- [PROBLEM TO WORK ON]:
Work out how many lines in the data hold the string "scss". Reply with only that number.

- [SUPPLIED RECORDS]:
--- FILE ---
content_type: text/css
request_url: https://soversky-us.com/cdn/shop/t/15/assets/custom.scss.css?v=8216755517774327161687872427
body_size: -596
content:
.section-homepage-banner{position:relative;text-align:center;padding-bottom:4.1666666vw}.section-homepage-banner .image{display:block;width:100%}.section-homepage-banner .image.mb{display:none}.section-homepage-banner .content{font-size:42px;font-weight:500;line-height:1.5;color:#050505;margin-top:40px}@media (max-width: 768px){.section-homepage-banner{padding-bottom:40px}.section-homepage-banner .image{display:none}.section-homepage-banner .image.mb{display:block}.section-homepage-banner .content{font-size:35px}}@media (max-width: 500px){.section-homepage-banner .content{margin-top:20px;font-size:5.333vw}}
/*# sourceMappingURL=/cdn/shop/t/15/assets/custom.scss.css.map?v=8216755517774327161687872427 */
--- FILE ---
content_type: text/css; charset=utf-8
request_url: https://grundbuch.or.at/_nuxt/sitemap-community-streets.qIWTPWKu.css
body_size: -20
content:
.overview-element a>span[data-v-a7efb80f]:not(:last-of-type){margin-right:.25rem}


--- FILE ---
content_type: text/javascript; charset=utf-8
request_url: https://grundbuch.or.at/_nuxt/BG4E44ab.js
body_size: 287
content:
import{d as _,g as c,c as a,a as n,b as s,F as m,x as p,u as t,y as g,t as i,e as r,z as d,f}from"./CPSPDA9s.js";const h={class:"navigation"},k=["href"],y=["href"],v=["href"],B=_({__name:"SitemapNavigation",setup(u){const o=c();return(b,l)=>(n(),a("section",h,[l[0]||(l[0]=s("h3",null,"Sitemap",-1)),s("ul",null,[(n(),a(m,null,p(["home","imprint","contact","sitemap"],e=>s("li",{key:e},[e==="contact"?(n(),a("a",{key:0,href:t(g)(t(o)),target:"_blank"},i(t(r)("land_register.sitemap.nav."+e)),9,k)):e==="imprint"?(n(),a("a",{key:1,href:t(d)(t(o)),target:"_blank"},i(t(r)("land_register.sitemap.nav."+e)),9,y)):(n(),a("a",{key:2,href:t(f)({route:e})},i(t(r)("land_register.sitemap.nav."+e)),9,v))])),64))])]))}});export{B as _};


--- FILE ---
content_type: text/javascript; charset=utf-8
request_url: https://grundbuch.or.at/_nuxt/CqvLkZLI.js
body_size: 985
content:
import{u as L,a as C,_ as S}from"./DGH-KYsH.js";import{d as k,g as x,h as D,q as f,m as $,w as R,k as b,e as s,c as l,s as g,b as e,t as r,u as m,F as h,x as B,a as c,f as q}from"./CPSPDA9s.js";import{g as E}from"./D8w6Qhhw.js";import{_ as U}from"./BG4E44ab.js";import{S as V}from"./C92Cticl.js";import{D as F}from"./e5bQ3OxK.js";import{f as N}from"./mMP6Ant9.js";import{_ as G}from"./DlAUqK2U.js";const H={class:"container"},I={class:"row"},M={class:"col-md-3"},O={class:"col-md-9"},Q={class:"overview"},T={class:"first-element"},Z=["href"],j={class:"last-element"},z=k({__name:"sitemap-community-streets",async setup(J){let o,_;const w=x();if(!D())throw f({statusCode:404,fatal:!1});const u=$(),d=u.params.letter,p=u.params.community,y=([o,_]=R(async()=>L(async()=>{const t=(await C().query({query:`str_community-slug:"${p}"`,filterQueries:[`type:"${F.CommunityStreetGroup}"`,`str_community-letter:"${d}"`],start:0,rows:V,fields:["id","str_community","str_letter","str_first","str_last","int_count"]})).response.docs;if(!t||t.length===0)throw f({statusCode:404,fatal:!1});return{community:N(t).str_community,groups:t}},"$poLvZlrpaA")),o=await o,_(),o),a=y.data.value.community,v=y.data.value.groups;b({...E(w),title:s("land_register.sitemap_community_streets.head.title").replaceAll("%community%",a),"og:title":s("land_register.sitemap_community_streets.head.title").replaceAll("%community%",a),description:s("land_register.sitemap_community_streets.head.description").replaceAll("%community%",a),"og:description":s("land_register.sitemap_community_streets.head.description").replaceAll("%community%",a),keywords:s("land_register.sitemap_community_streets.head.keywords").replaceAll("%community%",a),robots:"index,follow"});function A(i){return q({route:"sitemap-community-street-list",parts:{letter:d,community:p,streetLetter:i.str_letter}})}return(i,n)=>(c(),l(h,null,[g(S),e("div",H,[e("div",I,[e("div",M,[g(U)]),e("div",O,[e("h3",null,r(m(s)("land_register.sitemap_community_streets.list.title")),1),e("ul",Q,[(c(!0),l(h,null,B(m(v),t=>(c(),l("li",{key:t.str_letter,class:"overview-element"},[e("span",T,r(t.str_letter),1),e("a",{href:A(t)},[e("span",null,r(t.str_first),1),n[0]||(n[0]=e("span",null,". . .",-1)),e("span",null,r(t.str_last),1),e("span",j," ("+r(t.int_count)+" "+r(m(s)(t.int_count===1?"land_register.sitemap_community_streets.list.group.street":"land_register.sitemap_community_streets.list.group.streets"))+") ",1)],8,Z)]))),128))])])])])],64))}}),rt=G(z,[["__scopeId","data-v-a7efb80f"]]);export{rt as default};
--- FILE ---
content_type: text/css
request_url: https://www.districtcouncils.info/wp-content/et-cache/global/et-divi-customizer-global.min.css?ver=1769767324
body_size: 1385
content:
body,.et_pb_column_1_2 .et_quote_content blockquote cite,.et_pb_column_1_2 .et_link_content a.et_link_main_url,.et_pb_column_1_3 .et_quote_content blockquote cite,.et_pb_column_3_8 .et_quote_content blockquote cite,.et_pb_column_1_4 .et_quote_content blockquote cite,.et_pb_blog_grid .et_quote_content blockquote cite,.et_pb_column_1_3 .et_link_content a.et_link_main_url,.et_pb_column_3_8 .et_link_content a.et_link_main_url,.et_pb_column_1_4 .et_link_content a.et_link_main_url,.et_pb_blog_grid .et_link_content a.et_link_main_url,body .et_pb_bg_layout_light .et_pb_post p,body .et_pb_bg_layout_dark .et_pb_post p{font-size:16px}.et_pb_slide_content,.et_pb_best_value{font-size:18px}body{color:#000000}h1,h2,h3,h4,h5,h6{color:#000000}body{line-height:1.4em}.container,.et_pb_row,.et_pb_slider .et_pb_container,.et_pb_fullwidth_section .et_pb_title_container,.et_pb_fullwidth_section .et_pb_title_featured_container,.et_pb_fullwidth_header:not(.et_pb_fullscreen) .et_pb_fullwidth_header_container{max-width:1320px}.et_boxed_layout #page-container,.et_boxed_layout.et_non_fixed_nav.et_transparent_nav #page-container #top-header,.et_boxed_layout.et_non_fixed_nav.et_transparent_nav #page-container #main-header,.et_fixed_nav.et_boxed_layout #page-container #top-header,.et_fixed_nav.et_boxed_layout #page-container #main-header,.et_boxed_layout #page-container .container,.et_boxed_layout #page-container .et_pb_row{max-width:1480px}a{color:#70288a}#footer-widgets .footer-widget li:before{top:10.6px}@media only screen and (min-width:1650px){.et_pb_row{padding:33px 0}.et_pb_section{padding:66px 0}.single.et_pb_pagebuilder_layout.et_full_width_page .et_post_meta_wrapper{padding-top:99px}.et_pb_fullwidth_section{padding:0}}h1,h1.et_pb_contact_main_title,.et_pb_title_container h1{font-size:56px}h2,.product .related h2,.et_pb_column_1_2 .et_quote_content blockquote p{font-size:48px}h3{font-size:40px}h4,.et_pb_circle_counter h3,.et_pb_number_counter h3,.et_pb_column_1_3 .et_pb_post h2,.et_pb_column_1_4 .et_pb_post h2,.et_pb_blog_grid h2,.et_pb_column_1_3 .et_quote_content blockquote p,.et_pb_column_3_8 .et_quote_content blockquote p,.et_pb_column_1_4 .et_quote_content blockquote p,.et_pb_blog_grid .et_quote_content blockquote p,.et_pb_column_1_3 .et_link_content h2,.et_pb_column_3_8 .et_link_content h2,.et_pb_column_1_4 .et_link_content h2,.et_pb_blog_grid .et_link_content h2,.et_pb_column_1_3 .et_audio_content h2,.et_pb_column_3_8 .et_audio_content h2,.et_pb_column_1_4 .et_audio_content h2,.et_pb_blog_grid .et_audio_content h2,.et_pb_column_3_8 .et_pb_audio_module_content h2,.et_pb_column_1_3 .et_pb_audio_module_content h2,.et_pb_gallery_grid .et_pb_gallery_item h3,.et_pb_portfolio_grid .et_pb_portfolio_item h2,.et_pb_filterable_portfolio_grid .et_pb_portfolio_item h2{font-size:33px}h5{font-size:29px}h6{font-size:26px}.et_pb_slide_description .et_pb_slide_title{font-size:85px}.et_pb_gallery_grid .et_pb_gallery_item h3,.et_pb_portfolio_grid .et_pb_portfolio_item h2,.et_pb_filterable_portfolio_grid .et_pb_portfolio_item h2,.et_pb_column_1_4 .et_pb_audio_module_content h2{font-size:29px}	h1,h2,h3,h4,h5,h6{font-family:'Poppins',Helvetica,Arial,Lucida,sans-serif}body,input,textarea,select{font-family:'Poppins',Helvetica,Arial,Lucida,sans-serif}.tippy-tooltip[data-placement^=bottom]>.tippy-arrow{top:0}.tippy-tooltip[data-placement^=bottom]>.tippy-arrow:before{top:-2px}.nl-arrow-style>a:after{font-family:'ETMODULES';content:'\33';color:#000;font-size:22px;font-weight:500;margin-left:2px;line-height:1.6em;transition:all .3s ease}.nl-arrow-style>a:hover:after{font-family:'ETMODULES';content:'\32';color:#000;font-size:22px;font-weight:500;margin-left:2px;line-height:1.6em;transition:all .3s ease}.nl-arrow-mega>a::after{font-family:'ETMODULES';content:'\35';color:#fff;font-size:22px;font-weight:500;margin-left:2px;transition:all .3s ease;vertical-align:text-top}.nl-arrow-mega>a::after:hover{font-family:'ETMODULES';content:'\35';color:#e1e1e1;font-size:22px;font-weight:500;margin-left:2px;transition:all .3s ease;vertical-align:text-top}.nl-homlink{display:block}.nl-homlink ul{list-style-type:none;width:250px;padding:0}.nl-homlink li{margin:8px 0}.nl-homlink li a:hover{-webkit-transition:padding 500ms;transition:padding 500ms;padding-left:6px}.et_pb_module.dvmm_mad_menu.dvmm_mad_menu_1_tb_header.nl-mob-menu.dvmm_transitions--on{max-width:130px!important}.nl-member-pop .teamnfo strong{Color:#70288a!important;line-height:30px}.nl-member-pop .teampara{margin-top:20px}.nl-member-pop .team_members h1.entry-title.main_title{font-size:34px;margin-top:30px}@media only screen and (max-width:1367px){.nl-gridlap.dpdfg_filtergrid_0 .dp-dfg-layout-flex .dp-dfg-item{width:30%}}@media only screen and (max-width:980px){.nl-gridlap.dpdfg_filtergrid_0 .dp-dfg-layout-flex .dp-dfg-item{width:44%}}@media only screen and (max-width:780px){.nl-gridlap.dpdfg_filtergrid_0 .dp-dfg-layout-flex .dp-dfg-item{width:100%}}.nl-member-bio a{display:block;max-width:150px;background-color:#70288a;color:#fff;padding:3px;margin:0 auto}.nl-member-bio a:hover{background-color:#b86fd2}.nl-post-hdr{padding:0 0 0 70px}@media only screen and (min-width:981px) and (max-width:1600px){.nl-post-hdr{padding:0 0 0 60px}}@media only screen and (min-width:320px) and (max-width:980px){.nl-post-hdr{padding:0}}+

- [WRITTEN RESPONSE]:
2